Hoy es fácil menospreciar aquella pionera Incoronazione di Poppea que Leppard dirigió en Glyndebourne en 1962 –después de haber trabajado intensamente en la reconstrucción de la partitura-, gracias a la cual el mundo pudo conocer esta obra (hasta el punto de que Herbert von Karajan –que tenía a Leppard en buen concepto desde que le conoció tocando la celesta en la Philharmonia Orchestra- la importó para la Staatsoper vienesa que entonces regentaba). Pero quienes tengan criterio propio y no estén cargados de prejuicios seguirán disfrutando del Dido y Eneas (seguramente su grabación más célebre, en parte por la presencia de Jessye Norman), o del Orfeo y Eurídice (mi favorita, con la grandísima Janet Baker).
Hablando de Baker, debe reconocerse que las ediciones de Leppard eran un tanto «creativas» y que fue criticado por ello. Por ejemplo, añadió a su versión de La Calisto de Francesco Cavalli un par de arias procedentes de otras óperas del autor para mayor lucimiento de la eximia cantante inglesa (por cierto, otro éxito en Glyndebourne con producción de Peter Hall). Leppard contraatacaba diciendo, a propósito de la proliferación de nuevas ediciones de obras canónicas, que «a menudo reflejan las debilidades de un académico o de un impresor con poca o ninguna comprensión intuitiva del manuscrito, del compositor, o de lo que representa el proceso y las circunstancias de la interpretación». No estaba solo: en su libro Conducting Business (2012) el maestro norteamericano Leonard Slatkin respalda ese argumento cuando sostiene que, si en los ensayos de una obra nueva de un autor contemporáneo la práctica obliga a determinadas modificaciones en la partitura con el beneplácito del compositor, por qué no se puede hacer lo mismo con las obras del repertorio estándar aunque sus autores ya no estén entre los vivos.
El caso es que, conforme el avance de la tripería se hacía invasivo (y también con el propósito de ampliar su repertorio), Leppard decidió emigrar a los Estados Unidos en 1976 –a su debido tiempo obtuvo la ciudadanía norteamericana-, consciente de que allí lo importante es la taquilla y que el respetable no se aburra. Y Leppard sabía dar espectáculo: recuerdo aquel Mesías en el Palau de Barcelona como uno de los primeros grandes –y provechosos- impactos de mi vida concertística. Cuenta Daniel J. Wakin en su obituario publicado en The New York Times el mismo día de su fallecimiento que Leppard se animó a cruzar el charco igualmente porque «no aprobaba el socialismo y el poder sindical que estaban en auge entonces». Si fue así, el hombre se impacientó, porque faltaban sólo tres años para que Margaret Thatcher empezase a dar la vuelta a esa situación (de los criterios interpretativos de la música antigua la «Dama de hierro» se ocupó algo menos).

» Completa lo siguiente
1/ Según el fragmento citado, ¿en qué año decidió Leppard emigrar a los Estados Unidos?
2/ Devuelve del fragmento citado el tramo que empieza con las palabras "Hoy es fácil" y termina con "grandísima Janet Baker).".

» Datos sin procesar
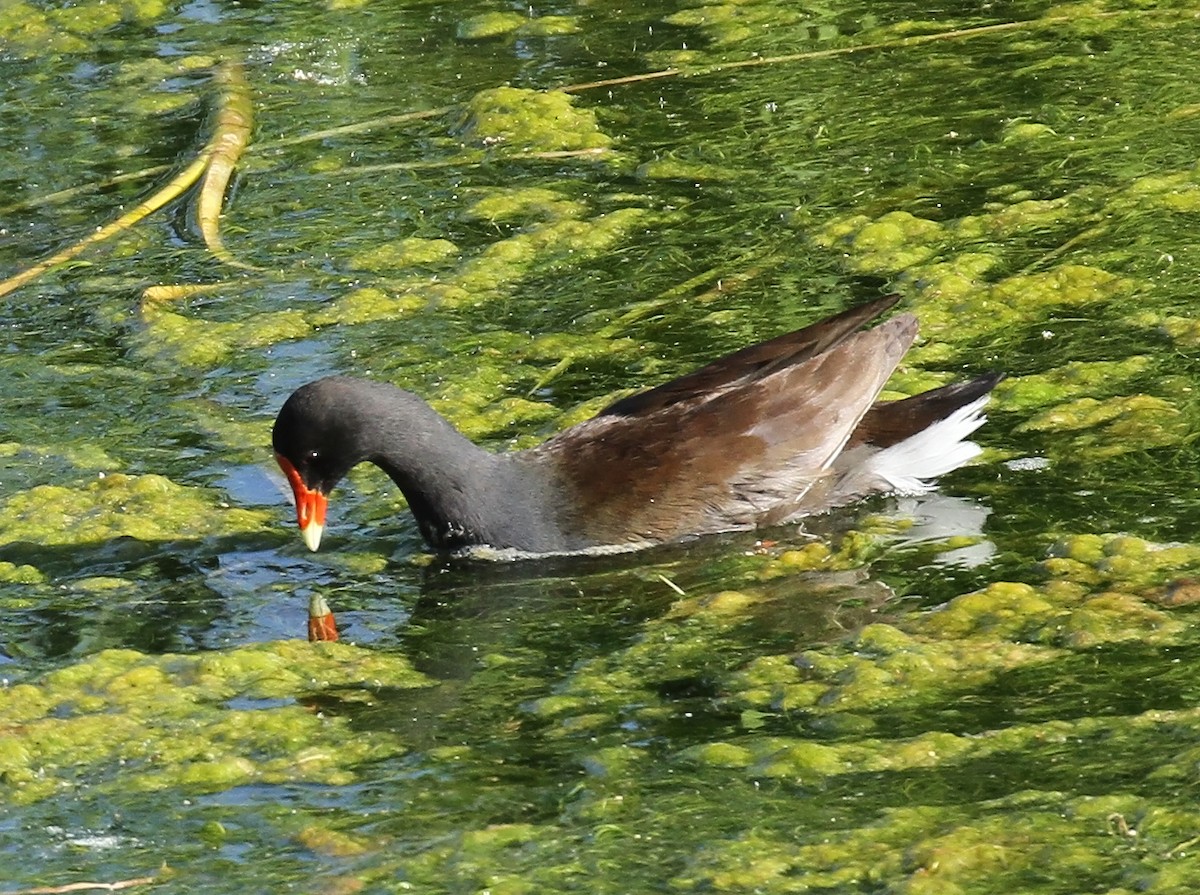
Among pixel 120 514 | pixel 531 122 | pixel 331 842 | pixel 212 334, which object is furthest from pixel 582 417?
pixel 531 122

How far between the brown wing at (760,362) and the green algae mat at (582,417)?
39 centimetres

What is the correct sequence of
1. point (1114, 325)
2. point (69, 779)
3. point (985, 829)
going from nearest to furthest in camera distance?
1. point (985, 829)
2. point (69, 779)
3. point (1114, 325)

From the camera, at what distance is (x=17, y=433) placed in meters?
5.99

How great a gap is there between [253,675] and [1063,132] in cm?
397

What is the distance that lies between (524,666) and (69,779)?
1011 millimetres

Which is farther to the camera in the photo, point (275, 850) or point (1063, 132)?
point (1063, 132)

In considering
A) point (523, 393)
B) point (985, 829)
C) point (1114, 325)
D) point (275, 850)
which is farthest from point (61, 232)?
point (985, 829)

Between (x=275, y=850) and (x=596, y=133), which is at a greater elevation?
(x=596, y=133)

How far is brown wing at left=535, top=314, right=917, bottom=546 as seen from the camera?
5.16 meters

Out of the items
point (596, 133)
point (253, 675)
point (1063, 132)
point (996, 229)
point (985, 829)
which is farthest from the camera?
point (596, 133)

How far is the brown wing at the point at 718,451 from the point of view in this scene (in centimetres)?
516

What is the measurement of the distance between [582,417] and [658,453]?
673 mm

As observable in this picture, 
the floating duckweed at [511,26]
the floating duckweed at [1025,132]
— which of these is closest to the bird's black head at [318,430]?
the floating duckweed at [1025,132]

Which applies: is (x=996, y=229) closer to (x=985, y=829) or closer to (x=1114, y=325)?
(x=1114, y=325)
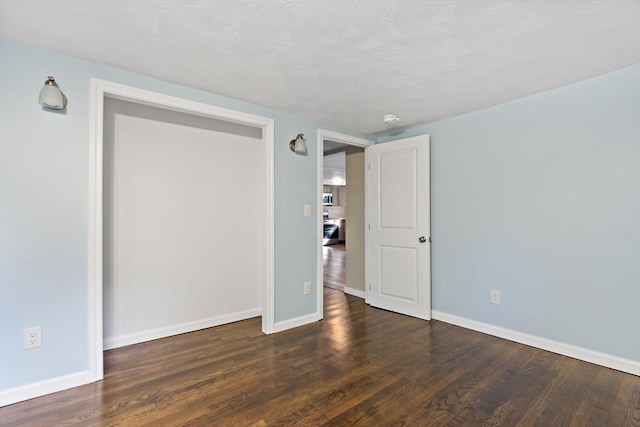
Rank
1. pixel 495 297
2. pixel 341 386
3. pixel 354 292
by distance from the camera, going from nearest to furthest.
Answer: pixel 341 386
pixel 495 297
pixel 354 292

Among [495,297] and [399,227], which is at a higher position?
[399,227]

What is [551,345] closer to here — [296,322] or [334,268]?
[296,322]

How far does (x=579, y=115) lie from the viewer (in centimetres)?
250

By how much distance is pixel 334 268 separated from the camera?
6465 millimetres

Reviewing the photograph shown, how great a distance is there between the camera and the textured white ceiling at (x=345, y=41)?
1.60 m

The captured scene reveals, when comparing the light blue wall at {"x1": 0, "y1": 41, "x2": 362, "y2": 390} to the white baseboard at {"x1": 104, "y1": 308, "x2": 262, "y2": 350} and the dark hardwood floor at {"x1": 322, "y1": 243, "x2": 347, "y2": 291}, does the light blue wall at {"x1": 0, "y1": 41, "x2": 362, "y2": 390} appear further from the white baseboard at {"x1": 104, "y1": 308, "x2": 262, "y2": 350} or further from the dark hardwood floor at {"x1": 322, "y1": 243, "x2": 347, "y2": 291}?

» Resultados del ejercicio
1/ En 1976.

2/
Hoy es fácil menospreciar aquella pionera Incoronazione di Poppea que Leppard dirigió en Glyndebourne en 1962 –después de haber trabajado intensamente en la reconstrucción de la partitura-, gracias a la cual el mundo pudo conocer esta obra (hasta el punto de que Herbert von Karajan –que tenía a Leppard en buen concepto desde que le conoció tocando la celesta en la Philharmonia Orchestra- la importó para la Staatsoper vienesa que entonces regentaba). Pero quienes tengan criterio propio y no estén cargados de prejuicios seguirán disfrutando del Dido y Eneas (seguramente su grabación más célebre, en parte por la presencia de Jessye Norman), o del Orfeo y Eurídice (mi favorita, con la grandísima Janet Baker).